The Prize is gaining more attention every year, and the selection was difficult with so many strong candidates to choose from. This year’s jury was based in Toronto and included Shirley Wiitasalo, winner of the 2011 Governor General’s Award who also teaches at the University of Toronto, Laura Millard, Painting and Drawing Head, Ontario College of Art and Design (OCAD University), and Professor John Kissick, Director of the School of Music and Fine Arts at the University of Guelph who at the end of rigorous debate left for the final vote to avoid any potential conflict of interest. Jessica Groome says of her work; “I am driven to paint in dialogue with a moment. I respond to the effects of sunshine, rain, cloud cover, snow, dusk, dawn, shadow and season. My work depends on the abundance of such ever-changing natural elements visible in my studio.” A year working in Europe will be a great experience in the development of her art practice.


2010 Plaskett Award Recipient – Megan Hepburn

Megan Hepburn and Joe Plaskett (photo courtesy of Guy Lavigueur)
Megan Hepburn and Joe Plaskett
(photo courtesy of Guy Lavigueur)

THE JOSEPH PLASKETT FOUNDATION and the RCA are pleased to announce the 2010 recipient of The Plaskett Award for excellence in painting. The award was announced at the 130th anniversary of the Royal Canadian Academy of Arts at the Château Frontenac in Quebec City with her Excellency, the Governor General, in attendance. The painter Joseph Plaskett, turning 92 years old, graciously traveled to Canada to give the $25,000 award to emerging Vancouver-Montreal artist Megan Hepburn.

Megan Hepburn was delighted to receive the award and to meet Mr. Plaskett and the Governor General and to be celebrated in front of a large audience of accomplished artists and guests. She plans to travel to Denmark to begin her Plaskett year.

Hepburn was born in Vancouver in 1982 and grew up in Australia and Canada.
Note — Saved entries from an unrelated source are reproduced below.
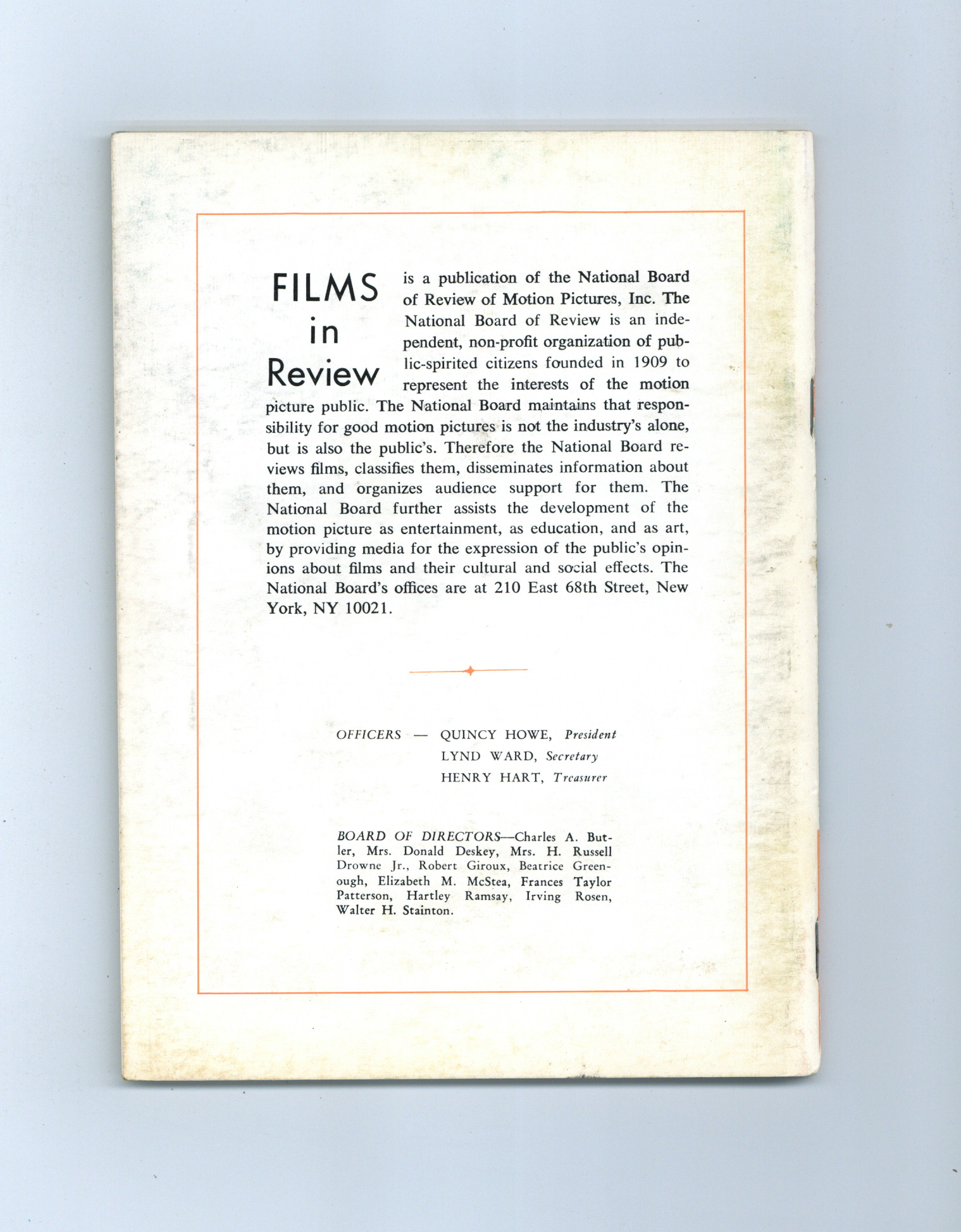 FILMS in Review

is a publication of the National Board of Review of Motion Pictures, Inc. The National Board of Review is an independent, non-profit organization of public-spirited citizens founded in 1909 to represent the interests of the motion picture public. The National Board maintains that responsibility for good motion pictures is not the industry's alone, but is also the public's. Therefore the National Board reviews films, classifies them, disseminates information about them, and organizes audience support for them. The National Board further assists the development of the motion picture as entertainment, as education, and as art, by providing media for the expression of the public's opinions about films and their cultural and social effects. The National Board's offices are at 210 East 68th Street, New York, NY 10021.

OFFICERS — QUINCY HOWE, President
LYND WARD, Secretary
HENRY HART, Treasurer

BOARD OF DIRECTORS—Charles A. Butler, Mrs. Donald Deskey, Mrs. H. Russell Drowne Jr., Robert Giroux, Beatrice Greenough, Elizabeth M. McStea, Frances Taylor Patterson, Hartley Ramsay, Irving Rosen, Walter H. Stainton.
She received her BFA from Emily Carr University in Vancouver in 2005 and she receives her MFA at Concordia University in Montreal in fall, 2010 where she also received the Velan Graduate Award (2008) in Painting. She is a member of the Montreal Committee for Reading Texts and Objects and was a participant in the international residency at the Banff Centre for the Arts: Why Are Conceptual Artists Painting Again?, Because, They Think It’s a Good Idea, led by Jan Verwoert in 2009. Selected exhibitions include Stride Gallery in Calgary and Art Mur and The Basement Gallery in Montreal in 2009. Megan Hepburn is now the 2010 recipient of the esteemed Canadian The Plaskett Award for excellence in painting.
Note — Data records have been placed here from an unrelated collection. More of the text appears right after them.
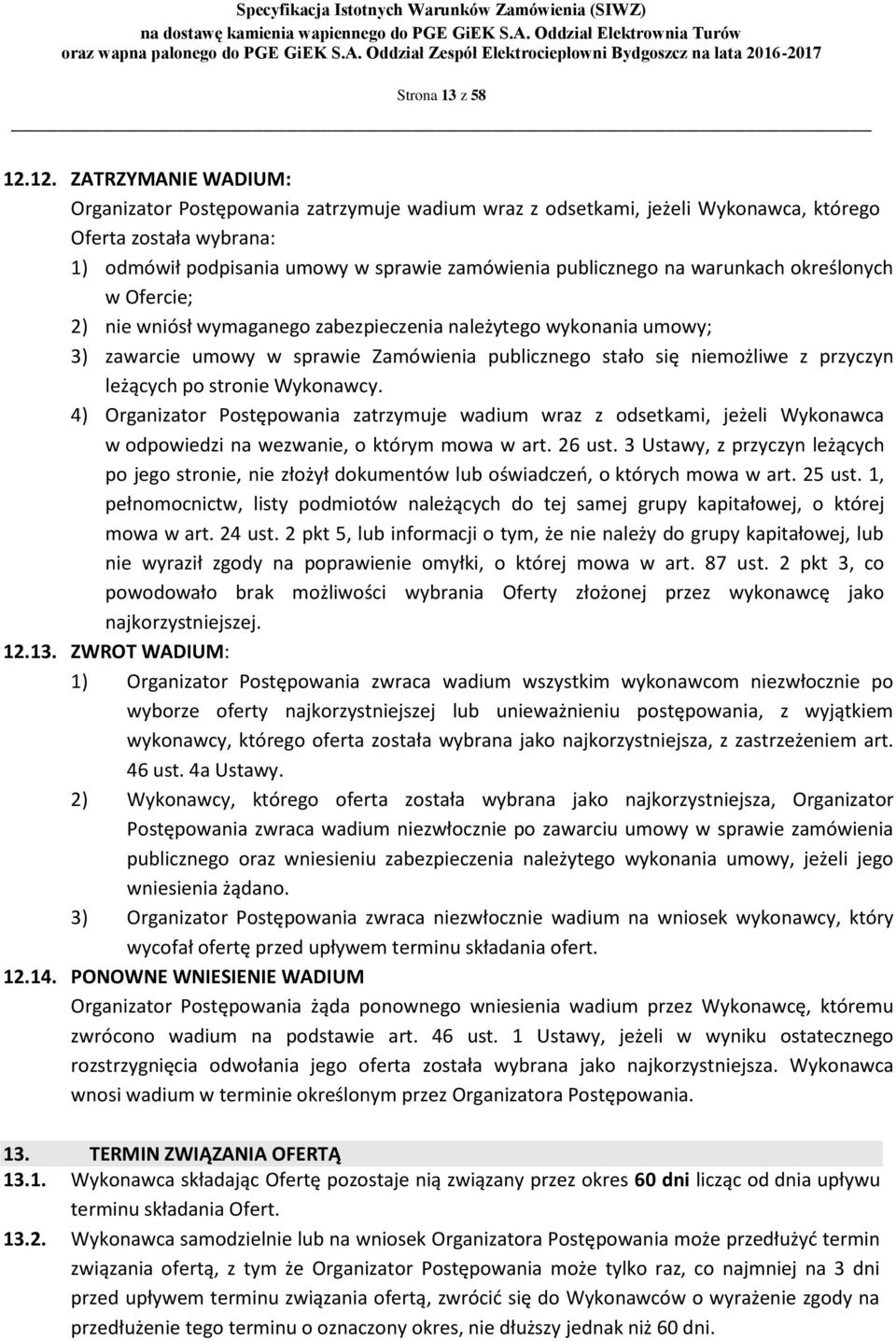 Specyfikacja Istotnych Warunków Zamówienia (SIWZ)
na dostawę kamienia wapiennego do PGE GiEK S.A. Oddział Elektrownia Turów
oraz wapna palonego do PGE GiEK S.A. Oddział Zespół Elektrociepłowni Bydgoszcz na lata 2016-2017

Strona 13 z 58

12.12. ZATRZYMANIE WADIUM:
Organizator Postępowania zatrzymuje wadium wraz z odsetkami, jeżeli Wykonawca, którego Oferta została wybrana:
1) odmówił podpisania umowy w sprawie zamówienia publicznego na warunkach określonych w Ofercie;
2) nie wniósł wymaganego zabezpieczenia należytego wykonania umowy;
3) zawarcie umowy w sprawie Zamówienia publicznego stało się niemożliwe z przyczyn leżących po stronie Wykonawcy.
4) Organizator Postępowania zatrzymuje wadium wraz z odsetkami, jeżeli Wykonawca w odpowiedzi na wezwanie, o którym mowa w art. 26 ust. 3 Ustawy, z przyczyn leżących po jego stronie, nie złożył dokumentów lub oświadczeń, o których mowa w art. 25 ust. 1, pełnomocnictw, listy podmiotów należących do tej samej grupy kapitałowej, o której mowa w art. 24 ust. 2 pkt 5, lub informacji o tym, że nie należy do grupy kapitałowej, lub nie wyraził zgody na poprawienie omyłki, o której mowa w art. 87 ust. 2 pkt 3, co powodowało brak możliwości wybrania Oferty złożonej przez wykonawcę jako najkorzystniejszej.
12.13. ZWROT WADIUM:
1) Organizator Postępowania zwraca wadium wszystkim wykonawcom niezwłocznie po wyborze oferty najkorzystniejszej lub unieważnieniu postępowania, z wyjątkiem wykonawcy, którego oferta została wybrana jako najkorzystniejsza, z zastrzeżeniem art. 46 ust. 4a Ustawy.
2) Wykonawcy, którego oferta została wybrana jako najkorzystniejsza, Organizator Postępowania zwraca wadium niezwłocznie po zawarciu umowy w sprawie zamówienia publicznego oraz wniesieniu zabezpieczenia należytego wykonania umowy, jeżeli jego wniesienia żądano.
3) Organizator Postępowania zwraca niezwłocznie wadium na wniosek wykonawcy, który wycofał ofertę przed upływem terminu składania ofert.
12.14. PONOWNE WNIESIENIE WADIUM
Organizator Postępowania żąda ponownego wniesienia wadium przez Wykonawcę, któremu zwrócono wadium na podstawie art. 46 ust. 1 Ustawy, jeżeli w wyniku ostatecznego rozstrzygnięcia odwołania jego oferta została wybrana jako najkorzystniejsza. Wykonawca wnosi wadium w terminie określonym przez Organizatora Postępowania.

13. TERMIN ZWIĄZANIA OFERTĄ
13.1. Wykonawca składając Ofertę pozostaje nią związany przez okres 60 dni licząc od dnia upływu terminu składania Ofert.
13.2. Wykonawca samodzielnie lub na wniosek Organizatora Postępowania może przedłużyć termin związania ofertą, z tym że Organizator Postępowania może tylko raz, co najmniej na 3 dni przed upływem terminu związania ofertą, zwrócić się do Wykonawców o wyrażenie zgody na przedłużenie tego terminu o oznaczony okres, nie dłuższy jednak niż 60 dni.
2009 Plaskett Award Recipient – Vitaly Medvedovsky

Winner's announcement in Canadian Art Magazine, Fall 2009 issue. Design: Tobias Ottahal
Winner’s announcement in
Canadian Art Magazine, Fall 2009 issue.
Design: Tobias Ottahal

Vitaly was born in Kharkov, Ukraine, and immigrated to Canada in 1998. After receiving his Honours BFA from the Ontario College of Art and Design, he completed an MFA in Painting at Concordia University, Montreal. Vitaly has participated in a number of group exhibitions in Montreal, Toronto, Philadelphia and Los Angeles, and has been the recipient of numerous awards, including the Elizabeth Greenshields Foundation Grant, and Concordia’s Hitting the High Notes Fellowship.

As the recipient of The 2009 Plaskett Award and the inaugural Winsor Award at Concordia University, MFA candidate Vitaly Medvedovsky is gaining national recognition. Born in the former USSR, the artist draws on fractured memories of the Soviet Union to illustrate a childhood home that fell apart only months after he left. Medvedovsky resists staying rooted in pure nostalgia by combining historic references with elements of fantasy; as his country of origin is nowhere to be found, he takes the liberty to fill in the blanks.